05/07/13:50――鷺城鷺花・音頤の完成品
デパートの一画、前崎の店舗である
魔術師の研究部屋よりも、むしろ工場の一画に限りなく近い。ただし散乱しているのは魔術品や魔術素材、あるいは完成形のものも含めてで、紙媒体のものはほとんど存在せず、あったとしても図面版に乗っているものくらいだ。
「――あっと、すみません鷺花さん。お呼び立てする形になってしまいまして」
「いいわよ、気にしないで」
ここに招かれてから、無人の廊下を歩いてここまで来たものの、前崎はまだ仕事があったのか工場におり、鷺花は入り口からその様子を見ていたのだが。
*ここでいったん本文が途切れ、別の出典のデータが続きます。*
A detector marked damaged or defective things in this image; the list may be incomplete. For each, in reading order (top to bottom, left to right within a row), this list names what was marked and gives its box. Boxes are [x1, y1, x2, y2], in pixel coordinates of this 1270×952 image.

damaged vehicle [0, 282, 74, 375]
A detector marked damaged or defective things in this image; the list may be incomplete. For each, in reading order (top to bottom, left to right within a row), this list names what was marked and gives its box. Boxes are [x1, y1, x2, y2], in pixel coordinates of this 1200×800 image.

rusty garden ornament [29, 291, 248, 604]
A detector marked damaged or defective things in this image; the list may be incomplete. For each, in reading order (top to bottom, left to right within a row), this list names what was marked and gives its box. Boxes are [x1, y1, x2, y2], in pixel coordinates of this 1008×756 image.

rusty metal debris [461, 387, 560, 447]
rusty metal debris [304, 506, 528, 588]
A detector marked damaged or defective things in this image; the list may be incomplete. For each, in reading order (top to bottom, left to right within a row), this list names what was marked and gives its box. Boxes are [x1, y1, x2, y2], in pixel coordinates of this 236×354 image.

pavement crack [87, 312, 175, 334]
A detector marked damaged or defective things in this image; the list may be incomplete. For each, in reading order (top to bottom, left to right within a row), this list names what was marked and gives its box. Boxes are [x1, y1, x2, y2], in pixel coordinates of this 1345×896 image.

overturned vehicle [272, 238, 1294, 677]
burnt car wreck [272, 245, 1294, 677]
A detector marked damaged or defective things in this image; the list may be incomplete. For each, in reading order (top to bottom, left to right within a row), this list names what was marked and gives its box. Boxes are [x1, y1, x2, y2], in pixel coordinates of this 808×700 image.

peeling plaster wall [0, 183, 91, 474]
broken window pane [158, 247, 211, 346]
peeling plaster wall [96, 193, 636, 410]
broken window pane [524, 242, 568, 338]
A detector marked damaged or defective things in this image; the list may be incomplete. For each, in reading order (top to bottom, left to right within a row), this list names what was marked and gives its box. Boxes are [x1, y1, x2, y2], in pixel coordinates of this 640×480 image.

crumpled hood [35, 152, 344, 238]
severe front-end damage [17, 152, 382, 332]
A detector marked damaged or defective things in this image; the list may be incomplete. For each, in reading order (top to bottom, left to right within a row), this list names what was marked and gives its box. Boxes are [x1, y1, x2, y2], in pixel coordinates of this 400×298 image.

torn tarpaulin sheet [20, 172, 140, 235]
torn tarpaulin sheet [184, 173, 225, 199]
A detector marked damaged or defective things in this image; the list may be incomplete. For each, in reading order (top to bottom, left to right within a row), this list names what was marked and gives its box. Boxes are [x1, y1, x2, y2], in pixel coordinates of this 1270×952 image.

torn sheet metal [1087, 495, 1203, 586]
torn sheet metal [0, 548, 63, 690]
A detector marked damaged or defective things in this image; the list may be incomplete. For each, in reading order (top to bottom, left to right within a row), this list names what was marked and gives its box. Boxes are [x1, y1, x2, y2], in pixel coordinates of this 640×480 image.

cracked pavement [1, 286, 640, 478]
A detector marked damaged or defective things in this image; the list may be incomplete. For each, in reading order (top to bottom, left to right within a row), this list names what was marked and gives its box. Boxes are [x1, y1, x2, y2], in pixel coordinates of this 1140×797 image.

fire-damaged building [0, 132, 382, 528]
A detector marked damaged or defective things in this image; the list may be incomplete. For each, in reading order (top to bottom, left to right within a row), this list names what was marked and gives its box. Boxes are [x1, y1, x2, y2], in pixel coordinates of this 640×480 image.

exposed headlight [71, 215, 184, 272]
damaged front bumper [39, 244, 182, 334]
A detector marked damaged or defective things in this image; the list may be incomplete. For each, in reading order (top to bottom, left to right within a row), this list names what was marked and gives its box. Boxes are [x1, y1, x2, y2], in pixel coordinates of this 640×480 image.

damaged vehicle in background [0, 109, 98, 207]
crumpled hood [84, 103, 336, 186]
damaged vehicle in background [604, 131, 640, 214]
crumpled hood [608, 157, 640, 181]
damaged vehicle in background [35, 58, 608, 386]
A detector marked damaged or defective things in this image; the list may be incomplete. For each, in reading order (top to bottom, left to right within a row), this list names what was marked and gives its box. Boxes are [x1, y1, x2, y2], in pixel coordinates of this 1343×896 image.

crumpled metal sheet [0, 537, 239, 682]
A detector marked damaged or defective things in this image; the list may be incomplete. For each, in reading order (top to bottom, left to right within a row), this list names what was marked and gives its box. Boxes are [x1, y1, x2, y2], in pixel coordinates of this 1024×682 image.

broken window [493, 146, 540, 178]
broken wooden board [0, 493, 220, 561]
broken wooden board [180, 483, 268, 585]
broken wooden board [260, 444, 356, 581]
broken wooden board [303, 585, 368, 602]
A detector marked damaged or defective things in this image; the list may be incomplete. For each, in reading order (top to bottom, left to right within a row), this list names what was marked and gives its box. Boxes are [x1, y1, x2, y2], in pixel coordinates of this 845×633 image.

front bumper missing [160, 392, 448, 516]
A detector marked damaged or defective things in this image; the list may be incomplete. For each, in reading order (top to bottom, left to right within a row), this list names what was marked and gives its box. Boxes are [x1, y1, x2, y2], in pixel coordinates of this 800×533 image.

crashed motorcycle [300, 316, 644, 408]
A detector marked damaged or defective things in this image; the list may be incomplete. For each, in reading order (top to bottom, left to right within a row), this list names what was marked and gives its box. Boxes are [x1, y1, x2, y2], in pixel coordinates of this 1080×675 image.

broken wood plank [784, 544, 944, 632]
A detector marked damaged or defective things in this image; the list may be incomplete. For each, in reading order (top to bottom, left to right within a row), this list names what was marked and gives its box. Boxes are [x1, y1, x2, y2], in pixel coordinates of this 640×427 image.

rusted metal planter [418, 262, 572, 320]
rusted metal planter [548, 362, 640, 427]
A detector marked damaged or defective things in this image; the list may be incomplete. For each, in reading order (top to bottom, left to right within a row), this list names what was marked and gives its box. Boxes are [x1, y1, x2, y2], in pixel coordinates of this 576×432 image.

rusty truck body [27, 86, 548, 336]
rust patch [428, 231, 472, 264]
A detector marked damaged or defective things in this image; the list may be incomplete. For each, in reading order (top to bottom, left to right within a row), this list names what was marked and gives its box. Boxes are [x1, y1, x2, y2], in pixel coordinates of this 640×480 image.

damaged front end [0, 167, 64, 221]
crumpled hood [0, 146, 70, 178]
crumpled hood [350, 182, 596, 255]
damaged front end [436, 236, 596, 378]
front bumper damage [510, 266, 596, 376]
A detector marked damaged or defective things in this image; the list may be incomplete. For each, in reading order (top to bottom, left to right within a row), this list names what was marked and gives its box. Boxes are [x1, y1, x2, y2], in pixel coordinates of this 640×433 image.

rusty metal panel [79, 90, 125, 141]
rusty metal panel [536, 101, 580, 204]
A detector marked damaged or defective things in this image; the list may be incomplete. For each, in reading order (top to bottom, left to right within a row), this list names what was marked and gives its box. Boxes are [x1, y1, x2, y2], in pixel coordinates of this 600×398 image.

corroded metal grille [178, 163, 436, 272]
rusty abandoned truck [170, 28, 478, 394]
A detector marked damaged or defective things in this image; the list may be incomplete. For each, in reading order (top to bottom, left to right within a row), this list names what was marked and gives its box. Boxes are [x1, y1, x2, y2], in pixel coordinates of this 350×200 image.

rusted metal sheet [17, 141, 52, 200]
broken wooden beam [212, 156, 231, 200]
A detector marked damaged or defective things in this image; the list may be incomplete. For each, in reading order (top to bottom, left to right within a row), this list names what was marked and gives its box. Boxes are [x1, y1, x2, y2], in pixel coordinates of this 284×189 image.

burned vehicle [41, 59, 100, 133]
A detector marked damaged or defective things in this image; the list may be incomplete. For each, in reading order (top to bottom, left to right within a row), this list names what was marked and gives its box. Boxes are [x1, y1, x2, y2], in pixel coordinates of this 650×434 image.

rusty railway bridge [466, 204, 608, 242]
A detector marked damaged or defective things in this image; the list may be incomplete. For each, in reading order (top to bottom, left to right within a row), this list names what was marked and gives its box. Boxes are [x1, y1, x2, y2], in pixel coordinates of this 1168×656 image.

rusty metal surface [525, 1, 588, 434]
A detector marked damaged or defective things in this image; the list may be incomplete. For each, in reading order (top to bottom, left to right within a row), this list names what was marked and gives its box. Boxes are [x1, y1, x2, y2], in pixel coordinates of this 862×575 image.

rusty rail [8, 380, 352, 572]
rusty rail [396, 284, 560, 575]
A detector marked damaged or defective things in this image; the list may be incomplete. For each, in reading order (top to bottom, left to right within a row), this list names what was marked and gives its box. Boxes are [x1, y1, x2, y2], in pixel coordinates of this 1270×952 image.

「私にとっても珍しい光景だし。でも、他人を招く場所じゃあないわよね」
「さすがに相手は選びます。鷺花さんはお得意さんですし、大将の知り合いじゃないですか――けれど、珍しいでしょうか。大将の工場は見たことがありませんでしたが」
「いや、あの人……エミリオンには工場なんて必要ないから。作製に必要な素材があればいつでもどこでも刃物を生成可能で、作ったら物置に放り込むような人よ?」
「なるほど、大将らしい。っと、じゃあそちらの部屋で。今行きます」
工程に区切りをつけたのか、ツナギ姿の前崎はテーブルの上のタオルを掴んで汗を拭うと、足元にあった術式封印済みの箱を手にして戻ってくる。隣室は休憩所を兼ねているのか物が少なく、ティーサーバーが置いてあり、粗末なものですがと前置きを言って珈琲を差し出した。
お互いに、向かい合って腰を下ろす。
「今回は私から打診したわけだけれど――」
「ええ、驚きました。まるでこちらの製作過程をご存じのようで。それに、もうそろそろ期限になるかと」
「まあ、そうね」
実際にここ三年ほど、前崎から連絡を受けて一応の完成品とやらを見に来たのは何度かある。その度に駄目だしをしていたのだが。
「最悪、その場合は仕方ない、私が製作するだけよ」
「そして音頤機関は見限られる――ですか。いや、私どももそれを理解していたからこそ、取り組んできたのですが、はっきり言われるとなかなか堪えますね」
「しょうがないでしょう。こっちだって意地悪で期限を切ってるわけじゃないもの」
「では、こちらをどうぞ」
箱に鍵となる術式を当てて開くと、黒色の板を一枚取り出す。だがそれ以前に、箱の中に既に数枚が入っているのがわかった鷺花は、この時点で完成したことを察した。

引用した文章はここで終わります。